About Calcium and Integrin Binding:
A CIB1 enzyme is a calcium-binding protein that is involved in the regulation of various cellular processes. While there’s far from a complete understanding of what this enzyme does, it has been shown to interact and influence various other factors. For example, it plays a role in cell differentiation, cell division, cell proliferation, cell migration, thrombosis, angiogenesis, cardiac hypertrophy, and apoptosis. We’ll take a look at some more examples below.
CIB1 Functions
CIB1 can be involved in the process of bone marrow megakaryocyte differentiation. The process happens when it negatively regulates the thrombopoietin-mediated signaling pathway. It also plays a role in the endomitotic cell cycle of megakaryocyte, too. This is a type of mitosis in which both the cytokinesis and karyokinesis are interrupted. There is also a role for the CIB1 enzyme in integrin signaling; it can negatively regulate alpha-IIb/beta3 activation in thrombin-stimulated megakaryocytes preventing platelet aggregation
The CIB1 enzyme up-regulates activity related to PTK2/FAK1 activity. For the recruitment of PTK2/FAK1 to focal adhesions, it is needed, and, as such, this suggests that it is crucial for the process of focal adhesion formation. Elsewhere, it also positively regulates cell migration on fibronectin in a CDC42-dependent manner; but then this effect is negatively regulated by PAK1.

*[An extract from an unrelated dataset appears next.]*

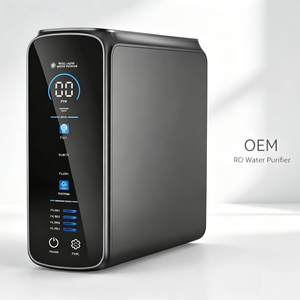 Système de filtration d'eau par osmose inverse CE sous évier, purificateur d'eau alcaline intelligent 5 étapes pour hôtels et foyers - Product Image 1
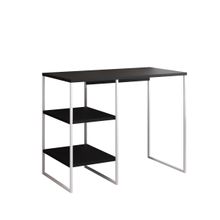 Aparador Adega Bourbon Branco Com Preto 95 Cm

CIB1 Mechanism & Interactions
CIB1 works with MAP kinase (referred to as MAPK) signaling pathways. It has a negative regulator impact on the pathways activated by stress. It will down regulate inositol 1,4,5-trisphosphate receptor-dependent calcium signaling, and is also involved in sphingosine kinase SPHK1 translocation to the plasma membrane in a N-myristoylation-dependent manner preventing TNF-alpha-induced apoptosis. It will help to regulate serine/threonine-protein kinase PLK3 activity, which will push towards proper completion of cell division progression. It has also been shown in studies to play a role in MT -- which stands for microtubule -- dynamics during the neuronal developmental stage.
It will disrupt the MT depolymerization activity of STMN2 attenuating NGF-induced neurite outgrowth and also the MT reorganization at the edge of lamellipodia. It can also be used to promote cardiomyocyte hypertrophy via activation of the calcineurin/NFAT signaling pathway. There have been papers to suggest that it can be used to stimulate calcineurin PPP3R1 activity by mediating its anchoring to the sarcolemma. In ischemia-induced (pathological or adaptive) angiogenesis, stimulates endothelial cell proliferation, migration and microvessel formation by activating the PAK1 and ERK1/ERK2 signaling pathway. It may also promote cancer cell survival and proliferation.